Satisfaite de sa réalisation, la petite fille regarde à présent ses mains et ses doigts tout marron, avec consternation. Dans un souci ultime de présentation, elle part cette fois en direction de la petite mare qu'elle a aperçue juste au fond, pour se laver et pouvoir ainsi rentrer sans attirer l'attention à la maison. Arrivée devant, elle se baisse et plonge ses mains en plein dedans, soucieuse de faire le plus d'éclaboussures, parce que cela projette des éclats étincelants à tout vent. Si ce vacarme et cette joie ont le mérite de la défouler après tout le travail qu'elle a réalisé, elle ne s'attendait certes pas à ce qu'une explosion de couleurs s'en vienne soudain la confronter : dérangé par la demoiselle excitée, un martin-pêcheur a en effet décollé son perchoir où il était posé. Dans un vol pulsant et alambiqué, il part se réfugier dans le trou d'un talus où il a choisi de nicher.

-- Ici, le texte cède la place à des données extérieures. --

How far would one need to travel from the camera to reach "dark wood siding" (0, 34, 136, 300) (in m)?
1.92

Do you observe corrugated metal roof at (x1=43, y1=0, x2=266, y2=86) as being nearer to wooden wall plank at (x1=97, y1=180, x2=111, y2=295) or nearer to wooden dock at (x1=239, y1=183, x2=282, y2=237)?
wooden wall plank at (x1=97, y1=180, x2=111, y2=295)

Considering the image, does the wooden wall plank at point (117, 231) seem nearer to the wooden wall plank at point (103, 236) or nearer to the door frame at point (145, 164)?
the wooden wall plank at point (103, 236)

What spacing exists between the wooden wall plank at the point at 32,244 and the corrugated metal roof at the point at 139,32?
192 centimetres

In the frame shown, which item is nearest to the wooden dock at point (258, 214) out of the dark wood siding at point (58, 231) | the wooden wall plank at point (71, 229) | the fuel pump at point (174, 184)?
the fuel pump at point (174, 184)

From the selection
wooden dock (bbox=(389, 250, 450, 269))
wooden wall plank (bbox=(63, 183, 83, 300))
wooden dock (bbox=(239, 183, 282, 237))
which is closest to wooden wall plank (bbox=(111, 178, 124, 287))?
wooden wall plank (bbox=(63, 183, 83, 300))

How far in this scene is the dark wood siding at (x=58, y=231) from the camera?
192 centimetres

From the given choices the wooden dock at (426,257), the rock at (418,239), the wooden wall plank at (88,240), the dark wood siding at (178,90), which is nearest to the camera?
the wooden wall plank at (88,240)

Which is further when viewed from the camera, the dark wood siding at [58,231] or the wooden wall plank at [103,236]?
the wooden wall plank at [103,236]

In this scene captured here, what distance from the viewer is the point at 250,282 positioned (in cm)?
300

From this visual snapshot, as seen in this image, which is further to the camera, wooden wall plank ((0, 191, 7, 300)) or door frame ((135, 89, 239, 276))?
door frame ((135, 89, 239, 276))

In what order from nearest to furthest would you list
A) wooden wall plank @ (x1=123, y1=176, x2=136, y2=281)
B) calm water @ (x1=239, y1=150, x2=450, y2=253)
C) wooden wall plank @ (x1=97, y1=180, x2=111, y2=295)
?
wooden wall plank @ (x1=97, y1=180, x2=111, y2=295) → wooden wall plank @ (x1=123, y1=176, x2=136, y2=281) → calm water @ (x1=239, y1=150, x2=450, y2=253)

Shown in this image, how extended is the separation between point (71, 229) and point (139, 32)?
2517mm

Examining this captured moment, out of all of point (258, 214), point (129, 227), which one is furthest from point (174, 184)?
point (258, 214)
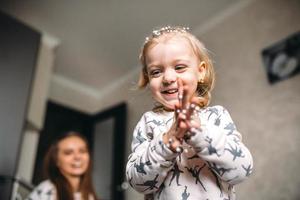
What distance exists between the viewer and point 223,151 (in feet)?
2.04

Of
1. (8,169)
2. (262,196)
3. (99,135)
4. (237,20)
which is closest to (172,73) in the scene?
(8,169)

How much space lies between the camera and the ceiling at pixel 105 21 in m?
2.39

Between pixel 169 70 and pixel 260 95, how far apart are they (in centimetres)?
141

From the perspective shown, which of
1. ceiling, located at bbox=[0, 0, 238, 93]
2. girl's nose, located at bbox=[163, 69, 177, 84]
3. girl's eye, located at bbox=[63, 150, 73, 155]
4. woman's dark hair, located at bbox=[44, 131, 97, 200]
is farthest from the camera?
ceiling, located at bbox=[0, 0, 238, 93]

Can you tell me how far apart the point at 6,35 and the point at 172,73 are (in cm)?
137

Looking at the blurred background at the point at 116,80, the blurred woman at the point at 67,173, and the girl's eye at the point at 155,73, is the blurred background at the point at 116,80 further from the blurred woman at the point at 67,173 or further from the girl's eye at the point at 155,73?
the girl's eye at the point at 155,73

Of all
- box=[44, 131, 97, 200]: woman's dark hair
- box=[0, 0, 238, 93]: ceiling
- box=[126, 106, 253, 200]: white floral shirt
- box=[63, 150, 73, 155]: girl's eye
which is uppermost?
box=[0, 0, 238, 93]: ceiling

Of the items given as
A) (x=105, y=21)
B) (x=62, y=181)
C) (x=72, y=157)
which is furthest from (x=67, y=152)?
(x=105, y=21)

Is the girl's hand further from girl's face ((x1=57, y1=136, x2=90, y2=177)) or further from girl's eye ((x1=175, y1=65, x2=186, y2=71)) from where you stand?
girl's face ((x1=57, y1=136, x2=90, y2=177))

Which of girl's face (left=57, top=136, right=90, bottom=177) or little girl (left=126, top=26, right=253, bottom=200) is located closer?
little girl (left=126, top=26, right=253, bottom=200)

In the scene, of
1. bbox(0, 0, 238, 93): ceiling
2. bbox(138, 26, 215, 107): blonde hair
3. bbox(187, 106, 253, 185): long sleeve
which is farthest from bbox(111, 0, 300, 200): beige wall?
bbox(187, 106, 253, 185): long sleeve

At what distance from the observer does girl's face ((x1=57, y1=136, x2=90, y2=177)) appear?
1835 mm

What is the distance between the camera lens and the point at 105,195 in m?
2.77

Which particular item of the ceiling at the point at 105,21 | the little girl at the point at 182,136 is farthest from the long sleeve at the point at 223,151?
the ceiling at the point at 105,21
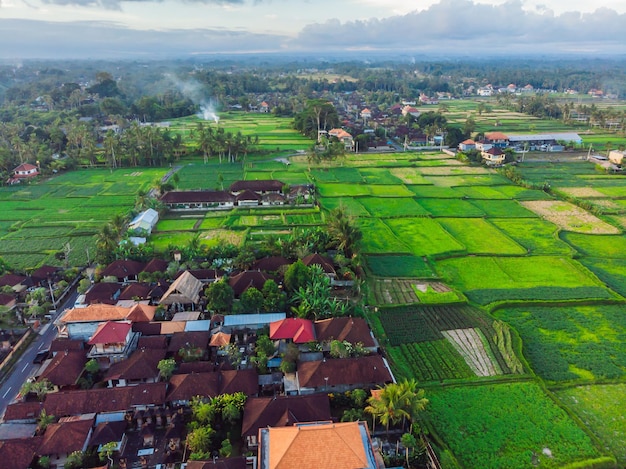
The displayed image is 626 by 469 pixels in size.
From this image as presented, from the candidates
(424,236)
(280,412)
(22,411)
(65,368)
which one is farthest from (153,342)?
(424,236)

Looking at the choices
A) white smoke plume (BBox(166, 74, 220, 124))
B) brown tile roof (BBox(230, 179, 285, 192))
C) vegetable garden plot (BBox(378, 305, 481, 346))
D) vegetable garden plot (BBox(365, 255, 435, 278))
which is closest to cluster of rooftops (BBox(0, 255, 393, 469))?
vegetable garden plot (BBox(378, 305, 481, 346))

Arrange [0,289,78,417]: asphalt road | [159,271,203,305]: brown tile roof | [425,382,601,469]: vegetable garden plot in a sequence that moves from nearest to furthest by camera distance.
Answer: [425,382,601,469]: vegetable garden plot → [0,289,78,417]: asphalt road → [159,271,203,305]: brown tile roof

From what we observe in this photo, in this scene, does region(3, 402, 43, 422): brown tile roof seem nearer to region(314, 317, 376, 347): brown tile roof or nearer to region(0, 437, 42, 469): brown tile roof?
region(0, 437, 42, 469): brown tile roof

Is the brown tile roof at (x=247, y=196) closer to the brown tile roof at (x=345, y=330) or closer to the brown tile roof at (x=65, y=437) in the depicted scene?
the brown tile roof at (x=345, y=330)

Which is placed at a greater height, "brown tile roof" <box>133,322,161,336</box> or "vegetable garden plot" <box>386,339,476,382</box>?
"brown tile roof" <box>133,322,161,336</box>

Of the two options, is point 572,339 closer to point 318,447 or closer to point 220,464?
point 318,447
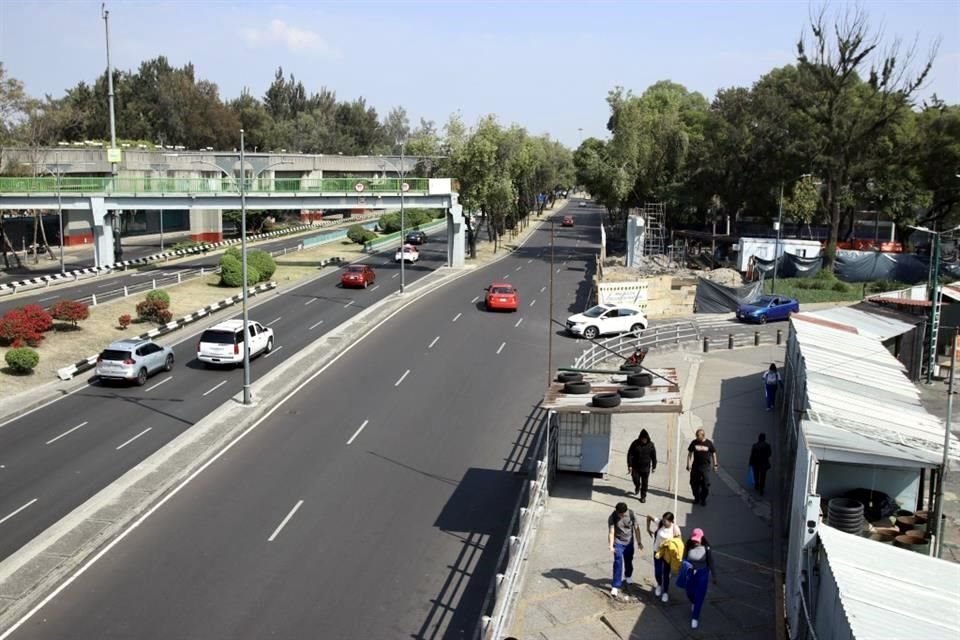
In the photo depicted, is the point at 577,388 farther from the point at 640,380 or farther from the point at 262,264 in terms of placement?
the point at 262,264

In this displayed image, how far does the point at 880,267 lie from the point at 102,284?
4920cm

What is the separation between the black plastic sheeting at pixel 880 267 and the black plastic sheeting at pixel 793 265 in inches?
89.0

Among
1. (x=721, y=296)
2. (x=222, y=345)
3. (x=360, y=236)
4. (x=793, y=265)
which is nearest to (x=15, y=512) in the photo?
(x=222, y=345)

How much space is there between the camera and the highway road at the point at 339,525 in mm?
14906

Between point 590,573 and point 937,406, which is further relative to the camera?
point 937,406

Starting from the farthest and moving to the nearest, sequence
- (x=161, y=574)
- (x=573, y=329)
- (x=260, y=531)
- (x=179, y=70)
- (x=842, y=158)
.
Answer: (x=179, y=70)
(x=842, y=158)
(x=573, y=329)
(x=260, y=531)
(x=161, y=574)

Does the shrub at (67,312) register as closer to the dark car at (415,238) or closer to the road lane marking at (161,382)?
the road lane marking at (161,382)

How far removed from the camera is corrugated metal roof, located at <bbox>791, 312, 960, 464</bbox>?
52.9 feet

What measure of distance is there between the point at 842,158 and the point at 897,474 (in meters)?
53.8

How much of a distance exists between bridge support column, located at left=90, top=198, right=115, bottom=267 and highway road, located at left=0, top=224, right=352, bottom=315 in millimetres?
1456

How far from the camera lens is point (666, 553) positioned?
14336 millimetres

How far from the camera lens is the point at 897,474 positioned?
56.7ft

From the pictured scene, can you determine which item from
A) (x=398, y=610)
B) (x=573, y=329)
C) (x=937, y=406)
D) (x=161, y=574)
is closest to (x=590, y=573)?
(x=398, y=610)

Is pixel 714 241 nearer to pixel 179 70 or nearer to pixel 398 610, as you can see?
pixel 398 610
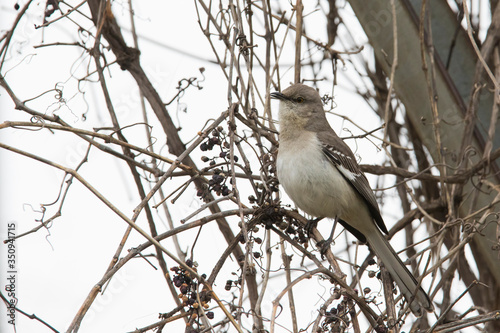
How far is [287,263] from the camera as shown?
3.31 meters

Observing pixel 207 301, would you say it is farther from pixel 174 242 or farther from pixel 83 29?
pixel 83 29

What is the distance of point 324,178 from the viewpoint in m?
4.04

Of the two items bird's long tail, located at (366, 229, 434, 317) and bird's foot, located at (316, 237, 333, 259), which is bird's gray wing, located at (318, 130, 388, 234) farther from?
bird's foot, located at (316, 237, 333, 259)

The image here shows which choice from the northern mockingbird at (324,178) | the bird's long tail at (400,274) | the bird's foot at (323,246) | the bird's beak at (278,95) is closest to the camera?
the bird's foot at (323,246)

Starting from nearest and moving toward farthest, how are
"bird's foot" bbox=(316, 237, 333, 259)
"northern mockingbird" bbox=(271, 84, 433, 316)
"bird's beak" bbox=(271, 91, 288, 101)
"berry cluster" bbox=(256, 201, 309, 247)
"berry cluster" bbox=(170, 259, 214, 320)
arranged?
1. "berry cluster" bbox=(170, 259, 214, 320)
2. "berry cluster" bbox=(256, 201, 309, 247)
3. "bird's foot" bbox=(316, 237, 333, 259)
4. "northern mockingbird" bbox=(271, 84, 433, 316)
5. "bird's beak" bbox=(271, 91, 288, 101)

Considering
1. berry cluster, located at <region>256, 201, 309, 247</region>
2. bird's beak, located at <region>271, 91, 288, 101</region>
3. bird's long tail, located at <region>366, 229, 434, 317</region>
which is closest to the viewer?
berry cluster, located at <region>256, 201, 309, 247</region>

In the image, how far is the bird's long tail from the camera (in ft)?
12.1

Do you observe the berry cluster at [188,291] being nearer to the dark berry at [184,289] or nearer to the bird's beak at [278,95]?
the dark berry at [184,289]

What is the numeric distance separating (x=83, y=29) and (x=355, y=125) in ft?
6.57

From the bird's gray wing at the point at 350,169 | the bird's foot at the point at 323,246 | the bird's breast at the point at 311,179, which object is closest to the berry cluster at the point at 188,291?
the bird's foot at the point at 323,246

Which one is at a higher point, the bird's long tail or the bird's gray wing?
the bird's gray wing

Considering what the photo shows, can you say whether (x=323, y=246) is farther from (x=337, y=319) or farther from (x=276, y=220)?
(x=337, y=319)

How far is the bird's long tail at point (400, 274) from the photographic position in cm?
368

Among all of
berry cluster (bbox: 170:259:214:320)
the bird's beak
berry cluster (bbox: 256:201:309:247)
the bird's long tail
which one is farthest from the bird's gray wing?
berry cluster (bbox: 170:259:214:320)
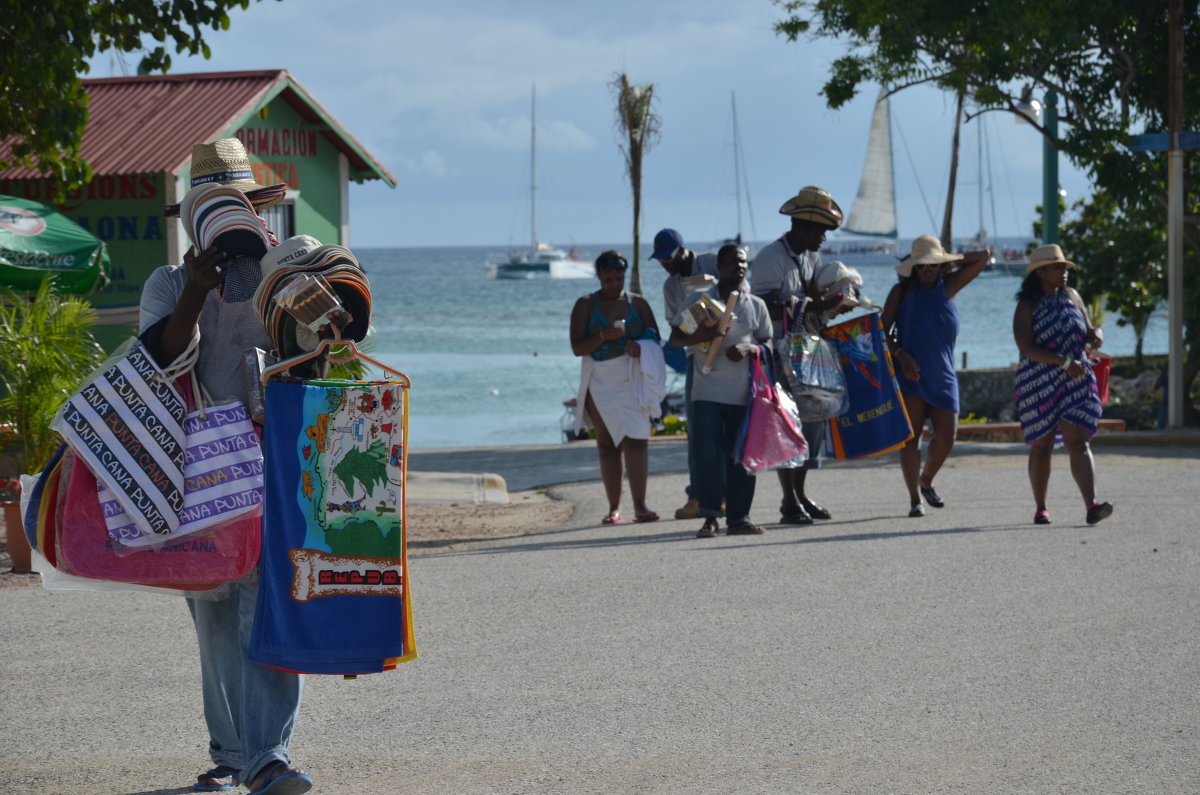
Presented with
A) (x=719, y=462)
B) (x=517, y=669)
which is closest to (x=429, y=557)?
(x=719, y=462)

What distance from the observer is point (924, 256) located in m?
9.80

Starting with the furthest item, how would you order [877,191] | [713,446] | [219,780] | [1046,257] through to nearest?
[877,191]
[1046,257]
[713,446]
[219,780]

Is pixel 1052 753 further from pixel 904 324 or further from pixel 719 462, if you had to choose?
pixel 904 324

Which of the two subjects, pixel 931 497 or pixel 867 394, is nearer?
pixel 867 394

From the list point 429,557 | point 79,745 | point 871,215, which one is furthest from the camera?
point 871,215

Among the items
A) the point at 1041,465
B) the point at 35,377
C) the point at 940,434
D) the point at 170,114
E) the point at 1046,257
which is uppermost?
the point at 170,114

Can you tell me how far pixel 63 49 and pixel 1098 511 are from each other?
25.9ft

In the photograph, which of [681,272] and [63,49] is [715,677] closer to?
[681,272]

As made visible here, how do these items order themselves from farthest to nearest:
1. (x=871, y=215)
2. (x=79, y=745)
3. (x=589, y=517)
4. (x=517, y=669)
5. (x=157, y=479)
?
(x=871, y=215), (x=589, y=517), (x=517, y=669), (x=79, y=745), (x=157, y=479)

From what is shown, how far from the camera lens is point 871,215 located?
65.4m

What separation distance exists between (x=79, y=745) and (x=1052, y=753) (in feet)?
10.8

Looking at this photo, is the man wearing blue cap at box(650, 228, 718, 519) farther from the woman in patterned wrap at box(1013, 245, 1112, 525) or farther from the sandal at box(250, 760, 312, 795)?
the sandal at box(250, 760, 312, 795)

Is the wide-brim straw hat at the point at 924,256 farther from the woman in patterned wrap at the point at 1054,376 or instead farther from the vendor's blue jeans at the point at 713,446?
the vendor's blue jeans at the point at 713,446

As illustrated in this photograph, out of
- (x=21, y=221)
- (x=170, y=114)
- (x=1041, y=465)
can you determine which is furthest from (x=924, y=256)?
(x=170, y=114)
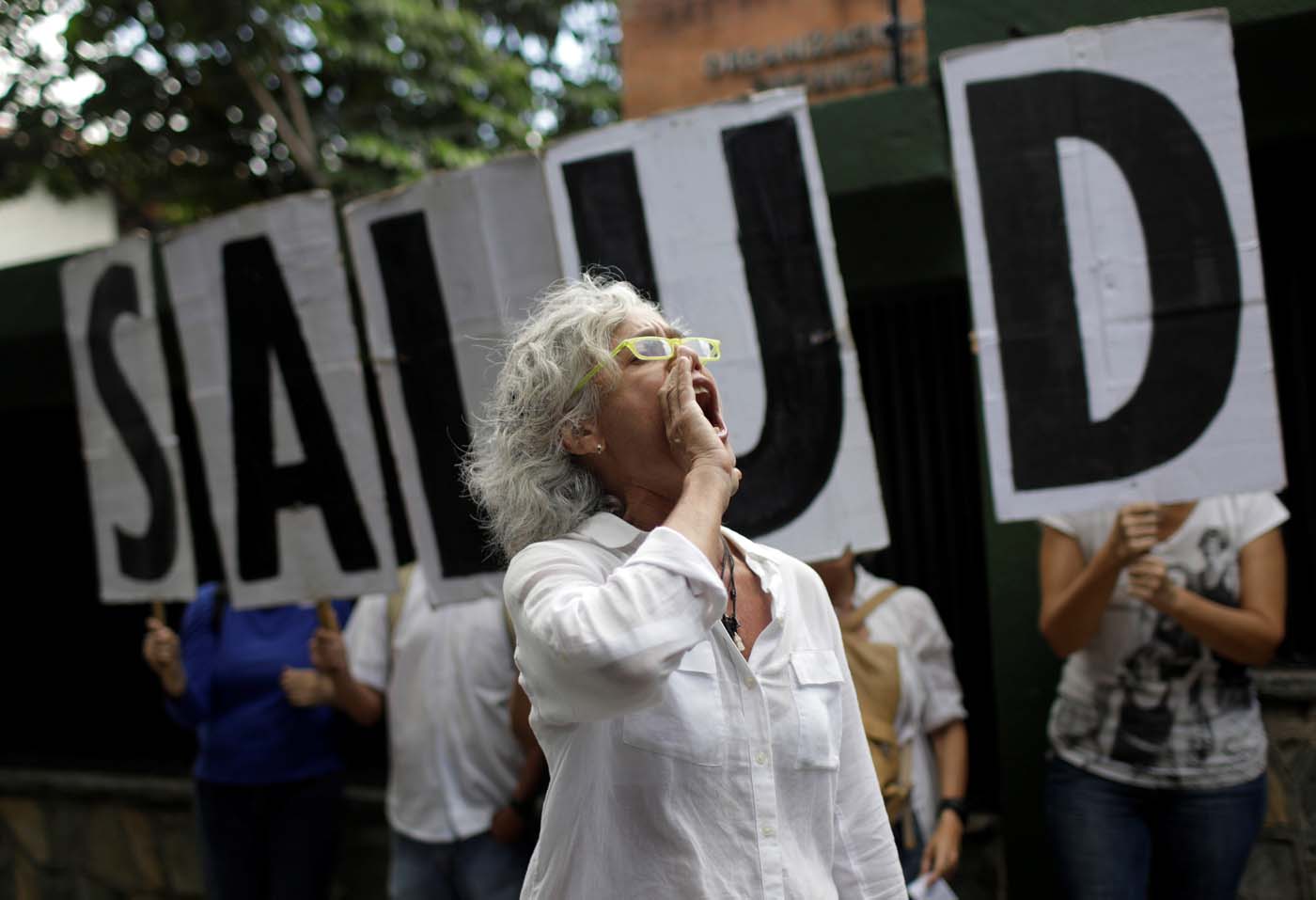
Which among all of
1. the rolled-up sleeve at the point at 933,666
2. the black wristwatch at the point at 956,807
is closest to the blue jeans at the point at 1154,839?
the black wristwatch at the point at 956,807

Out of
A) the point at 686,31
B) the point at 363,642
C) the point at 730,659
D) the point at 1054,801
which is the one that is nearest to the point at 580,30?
the point at 686,31

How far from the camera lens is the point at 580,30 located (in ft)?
42.1

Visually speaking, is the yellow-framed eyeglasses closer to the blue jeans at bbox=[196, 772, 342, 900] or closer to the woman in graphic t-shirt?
the woman in graphic t-shirt

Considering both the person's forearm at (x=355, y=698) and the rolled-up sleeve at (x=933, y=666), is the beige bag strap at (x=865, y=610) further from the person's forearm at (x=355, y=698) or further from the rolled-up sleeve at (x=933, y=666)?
the person's forearm at (x=355, y=698)

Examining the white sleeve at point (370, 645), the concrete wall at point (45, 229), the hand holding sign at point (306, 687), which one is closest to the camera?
the hand holding sign at point (306, 687)

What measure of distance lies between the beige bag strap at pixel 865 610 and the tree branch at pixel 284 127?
5945 millimetres

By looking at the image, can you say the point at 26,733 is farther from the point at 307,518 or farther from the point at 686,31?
the point at 686,31

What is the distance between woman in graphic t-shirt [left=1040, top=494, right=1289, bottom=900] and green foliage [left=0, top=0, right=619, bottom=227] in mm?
5282

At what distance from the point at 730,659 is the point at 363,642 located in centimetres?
262

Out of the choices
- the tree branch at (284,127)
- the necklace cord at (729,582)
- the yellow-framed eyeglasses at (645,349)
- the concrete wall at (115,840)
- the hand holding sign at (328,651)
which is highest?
the tree branch at (284,127)

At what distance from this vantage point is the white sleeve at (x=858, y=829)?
1919mm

À cette vue, la petite fille ne peut que s'extasier, d'avoir un tel voisin à l'exceptionnelle beauté, dont elle n'avait même pas perçu la proximité. Elle décide alors de s'assoir pour attendre que l'oiseau sorte de son terroir et qu'elle puisse l'apercevoir de nouveau, ce que ce dernier accomplit d'ailleurs, se repositionnant aussitôt, non pas au-dessus de l'eau, mais au sommet de la cabane, en parfait ornement de cet édifice nouveau. C'est d'ailleurs l'instant que choisit le soleil pour faire jaillir un rayon qui rebondit sur ces ailes, transformant l'oiseau en véritable arc-en-ciel, au plus grand ébahissement de la petite fille, qui en oublie ses pensées et le temps de rentrer, découvrant par la grâce de cette rencontre inespérée que
la beauté jaillit de ce que l'on crée.